• **Task objective**:
For this exercise, write out each entry below exactly as it reads.

• **Input for this task**:
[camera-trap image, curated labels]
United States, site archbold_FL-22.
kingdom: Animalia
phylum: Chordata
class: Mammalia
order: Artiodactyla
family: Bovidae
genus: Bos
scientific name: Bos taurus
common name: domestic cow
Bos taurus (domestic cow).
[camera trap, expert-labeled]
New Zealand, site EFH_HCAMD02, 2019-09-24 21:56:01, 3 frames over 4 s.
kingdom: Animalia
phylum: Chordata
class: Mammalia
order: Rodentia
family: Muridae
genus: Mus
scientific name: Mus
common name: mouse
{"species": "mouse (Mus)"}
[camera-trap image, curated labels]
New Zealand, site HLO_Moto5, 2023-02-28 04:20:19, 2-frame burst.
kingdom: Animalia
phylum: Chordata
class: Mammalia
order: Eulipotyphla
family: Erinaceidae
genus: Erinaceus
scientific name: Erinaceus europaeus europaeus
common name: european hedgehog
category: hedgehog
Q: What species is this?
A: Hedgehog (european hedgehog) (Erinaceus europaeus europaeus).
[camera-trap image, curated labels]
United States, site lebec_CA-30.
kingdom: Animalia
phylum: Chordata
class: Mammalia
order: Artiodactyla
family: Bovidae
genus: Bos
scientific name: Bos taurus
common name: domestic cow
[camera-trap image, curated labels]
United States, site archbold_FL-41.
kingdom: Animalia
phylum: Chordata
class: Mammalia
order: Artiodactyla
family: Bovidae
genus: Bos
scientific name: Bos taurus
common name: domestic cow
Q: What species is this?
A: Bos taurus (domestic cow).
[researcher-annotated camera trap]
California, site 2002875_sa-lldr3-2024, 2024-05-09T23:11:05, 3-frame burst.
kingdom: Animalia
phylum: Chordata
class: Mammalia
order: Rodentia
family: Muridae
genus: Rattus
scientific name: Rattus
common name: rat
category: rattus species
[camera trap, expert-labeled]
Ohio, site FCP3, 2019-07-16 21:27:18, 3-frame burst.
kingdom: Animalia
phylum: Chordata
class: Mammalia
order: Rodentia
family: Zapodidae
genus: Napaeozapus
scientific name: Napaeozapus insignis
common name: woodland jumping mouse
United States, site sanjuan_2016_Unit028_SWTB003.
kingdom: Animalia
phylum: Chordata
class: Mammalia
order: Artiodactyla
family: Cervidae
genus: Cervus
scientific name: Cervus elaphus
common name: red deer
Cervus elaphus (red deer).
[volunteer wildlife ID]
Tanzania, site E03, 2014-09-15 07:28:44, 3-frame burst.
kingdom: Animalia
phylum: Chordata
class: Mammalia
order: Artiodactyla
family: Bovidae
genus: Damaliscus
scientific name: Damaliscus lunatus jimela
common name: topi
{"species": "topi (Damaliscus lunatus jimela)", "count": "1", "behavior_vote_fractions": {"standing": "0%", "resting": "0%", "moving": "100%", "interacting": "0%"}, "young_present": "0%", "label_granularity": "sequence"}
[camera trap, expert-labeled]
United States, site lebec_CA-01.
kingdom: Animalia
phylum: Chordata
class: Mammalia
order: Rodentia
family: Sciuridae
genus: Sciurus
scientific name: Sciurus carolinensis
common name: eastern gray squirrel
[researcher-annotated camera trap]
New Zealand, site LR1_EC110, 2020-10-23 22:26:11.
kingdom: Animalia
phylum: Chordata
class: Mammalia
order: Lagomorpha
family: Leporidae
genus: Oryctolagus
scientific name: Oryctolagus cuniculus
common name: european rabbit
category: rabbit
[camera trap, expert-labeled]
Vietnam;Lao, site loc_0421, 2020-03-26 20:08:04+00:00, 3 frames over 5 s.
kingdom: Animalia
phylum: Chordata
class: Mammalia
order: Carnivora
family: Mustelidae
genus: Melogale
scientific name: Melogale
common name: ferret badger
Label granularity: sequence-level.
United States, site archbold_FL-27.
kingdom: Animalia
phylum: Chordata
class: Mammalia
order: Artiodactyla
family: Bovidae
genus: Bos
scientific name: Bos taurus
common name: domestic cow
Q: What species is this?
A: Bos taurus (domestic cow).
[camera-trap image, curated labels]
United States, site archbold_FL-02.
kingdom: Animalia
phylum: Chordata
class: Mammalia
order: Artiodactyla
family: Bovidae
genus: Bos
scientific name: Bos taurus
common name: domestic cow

• **Task response**:
[camera-trap image, curated labels]
United States, site archbold_FL-22.
kingdom: Animalia
phylum: Chordata
class: Mammalia
order: Artiodactyla
family: Bovidae
genus: Bos
scientific name: Bos taurus
common name: domestic cow
Bos taurus (domestic cow).
[camera trap, expert-labeled]
New Zealand, site EFH_HCAMD02, 2019-09-24 21:56:01, 3 frames over 4 s.
kingdom: Animalia
phylum: Chordata
class: Mammalia
order: Rodentia
family: Muridae
genus: Mus
scientific name: Mus
common name: mouse
{"species": "mouse (Mus)"}
[camera-trap image, curated labels]
New Zealand, site HLO_Moto5, 2023-02-28 04:20:19, 2-frame burst.
kingdom: Animalia
phylum: Chordata
class: Mammalia
order: Eulipotyphla
family: Erinaceidae
genus: Erinaceus
scientific name: Erinaceus europaeus europaeus
common name: european hedgehog
category: hedgehog
Q: What species is this?
A: Hedgehog (european hedgehog) (Erinaceus europaeus europaeus).
[camera-trap image, curated labels]
United States, site lebec_CA-30.
kingdom: Animalia
phylum: Chordata
class: Mammalia
order: Artiodactyla
family: Bovidae
genus: Bos
scientific name: Bos taurus
common name: domestic cow
[camera-trap image, curated labels]
United States, site archbold_FL-41.
kingdom: Animalia
phylum: Chordata
class: Mammalia
order: Artiodactyla
family: Bovidae
genus: Bos
scientific name: Bos taurus
common name: domestic cow
Q: What species is this?
A: Bos taurus (domestic cow).
[researcher-annotated camera trap]
California, site 2002875_sa-lldr3-2024, 2024-05-09T23:11:05, 3-frame burst.
kingdom: Animalia
phylum: Chordata
class: Mammalia
order: Rodentia
family: Muridae
genus: Rattus
scientific name: Rattus
common name: rat
category: rattus species
[camera trap, expert-labeled]
Ohio, site FCP3, 2019-07-16 21:27:18, 3-frame burst.
kingdom: Animalia
phylum: Chordata
class: Mammalia
order: Rodentia
family: Zapodidae
genus: Napaeozapus
scientific name: Napaeozapus insignis
common name: woodland jumping mouse
United States, site sanjuan_2016_Unit028_SWTB003.
kingdom: Animalia
phylum: Chordata
class: Mammalia
order: Artiodactyla
family: Cervidae
genus: Cervus
scientific name: Cervus elaphus
common name: red deer
Cervus elaphus (red deer).
[volunteer wildlife ID]
Tanzania, site E03, 2014-09-15 07:28:44, 3-frame burst.
kingdom: Animalia
phylum: Chordata
class: Mammalia
order: Artiodactyla
family: Bovidae
genus: Damaliscus
scientific name: Damaliscus lunatus jimela
common name: topi
{"species": "topi (Damaliscus lunatus jimela)", "count": "1", "behavior_vote_fractions": {"standing": "0%", "resting": "0%", "moving": "100%", "interacting": "0%"}, "young_present": "0%", "label_granularity": "sequence"}
[camera trap, expert-labeled]
United States, site lebec_CA-01.
kingdom: Animalia
phylum: Chordata
class: Mammalia
order: Rodentia
family: Sciuridae
genus: Sciurus
scientific name: Sciurus carolinensis
common name: eastern gray squirrel
[researcher-annotated camera trap]
New Zealand, site LR1_EC110, 2020-10-23 22:26:11.
kingdom: Animalia
phylum: Chordata
class: Mammalia
order: Lagomorpha
family: Leporidae
genus: Oryctolagus
scientific name: Oryctolagus cuniculus
common name: european rabbit
category: rabbit
[camera trap, expert-labeled]
Vietnam;Lao, site loc_0421, 2020-03-26 20:08:04+00:00, 3 frames over 5 s.
kingdom: Animalia
phylum: Chordata
class: Mammalia
order: Carnivora
family: Mustelidae
genus: Melogale
scientific name: Melogale
common name: ferret badger
Label granularity: sequence-level.
United States, site archbold_FL-27.
kingdom: Animalia
phylum: Chordata
class: Mammalia
order: Artiodactyla
family: Bovidae
genus: Bos
scientific name: Bos taurus
common name: domestic cow
Q: What species is this?
A: Bos taurus (domestic cow).
[camera-trap image, curated labels]
United States, site archbold_FL-02.
kingdom: Animalia
phylum: Chordata
class: Mammalia
order: Artiodactyla
family: Bovidae
genus: Bos
scientific name: Bos taurus
common name: domestic cow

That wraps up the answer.